◆ TEXTE DE LA PAGE ◆
Nous aimerions bien ne pas avoir à commémorer cette date où nous avons basculé dans l’inconnu et l’incertitude.

Deux mois.
Et nous y sommes encore et nous y serons encore pour longtemps.
Et certains y seront pour toujours.

Deux mois.
Pour apprendre à y survivre….
À condition de nous retrouver, nous, et tous ceux qui nous ont aidés et qui nous aident encore…. Ensemble. Et nous devons songer à réparer ce qui a été cassé, à ne plus avoir peur de cette plaie béante qui traverse maintenant notre vallée. Et notre mémoire.

Deux mois.
Le temps de se convaincre que tout sera reconstruit « mieux qu’avant ». Alors que pour nous, qui avons vécu depuis cinquante ans le déclin de notre vallée oubliée, ce cataclysme était sans aucun doute le coup de grâce.

Deux mois.
Pour changer de perspective. Alors que nous pensions que c’était une cause perdue, nous n’avions pas bien vu qu’avant le désastre, les ferments de la reprise étaient déjà là, et qu’ils seront un point d’appui solide pour redémarrer.

Deux mois.
Enfin, pour apprendre…. D’abord à reconnaître les dizaines d’acteurs engagés dans le processus de reconstruction…. pour constater ensuite leurs propres difficultés à apporter des réponses claires à nos interrogations légitimes. Comme si nous répondre était une perte de temps.

Deux mois.
Pour comprendre qu’à l’évidence, rien ne serait reconstruit à l’identique. Que ceux qui pourraient payer ne le feront pas sans contrepartie, ni poser des conditions… Notre petite communauté valléenne aura-t-elle encore la force de faire aussi des propositions ? Pour le vivre au quotidien, nous sommes la mémoire de ce territoire et nous en saisissons toute la complexité. Il est de notre devoir de nous manifester pour que les erreurs du passé ne soient pas éternellement reproduites.

Où en est Remontons la Roya ?

◆ EXTRAIT DE DONNÉES ◆
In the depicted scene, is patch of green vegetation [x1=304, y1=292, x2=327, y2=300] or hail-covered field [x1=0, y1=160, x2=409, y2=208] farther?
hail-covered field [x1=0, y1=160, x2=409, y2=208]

◆ ACTIONS REQUISES ◆
(1) Résumez le texte de la page en deux phrases.
(2) D'après le texte de la page, depuis combien de temps ceux qui s'expriment vivent-ils le déclin de leur vallée ?
Les lignes de l'extrait de données forment un matériau distinct du texte de la page.

◆ RÉSULTATS ◆
(1) Deux mois après le cataclysme qui a laissé une plaie béante dans leur vallée, ceux qui s'expriment doivent apprendre à y survivre ensemble et songer à réparer ce qui a été cassé, tout en découvrant que les ferments de la reprise étaient déjà là avant le désastre. Ils constatent que les nombreux acteurs de la reconstruction peinent à répondre clairement à leurs interrogations et que rien ne sera reconstruit à l'identique, et ils jugent de leur devoir de se manifester pour que les erreurs du passé ne soient pas éternellement reproduites.

(2) Depuis cinquante ans.